* [Problem details]:
Select every line in the entries below that contains the word "standpoint" and copy each of those lines.

[Source data]

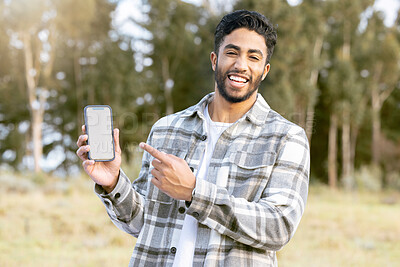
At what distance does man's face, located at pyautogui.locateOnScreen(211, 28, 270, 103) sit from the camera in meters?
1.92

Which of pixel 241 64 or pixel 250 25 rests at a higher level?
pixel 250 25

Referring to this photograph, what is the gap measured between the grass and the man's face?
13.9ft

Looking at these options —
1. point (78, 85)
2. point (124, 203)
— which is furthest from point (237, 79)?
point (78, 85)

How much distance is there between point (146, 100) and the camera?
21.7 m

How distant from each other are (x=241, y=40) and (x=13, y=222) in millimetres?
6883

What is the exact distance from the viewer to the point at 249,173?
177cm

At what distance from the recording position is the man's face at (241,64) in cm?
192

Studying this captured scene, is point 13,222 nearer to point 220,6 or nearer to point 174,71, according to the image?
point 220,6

...

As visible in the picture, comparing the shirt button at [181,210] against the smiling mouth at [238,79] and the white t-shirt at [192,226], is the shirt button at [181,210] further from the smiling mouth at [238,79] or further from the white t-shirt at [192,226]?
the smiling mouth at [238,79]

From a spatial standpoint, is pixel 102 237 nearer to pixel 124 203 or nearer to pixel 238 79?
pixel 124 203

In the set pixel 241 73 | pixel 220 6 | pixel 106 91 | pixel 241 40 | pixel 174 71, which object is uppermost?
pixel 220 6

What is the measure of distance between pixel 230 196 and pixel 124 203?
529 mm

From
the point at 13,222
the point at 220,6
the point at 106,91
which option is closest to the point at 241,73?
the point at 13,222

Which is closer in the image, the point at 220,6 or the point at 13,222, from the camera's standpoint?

* [Solution to this task]:
From a spatial standpoint, is pixel 102 237 nearer to pixel 124 203 or nearer to pixel 238 79?
Which is closer in the image, the point at 220,6 or the point at 13,222, from the camera's standpoint?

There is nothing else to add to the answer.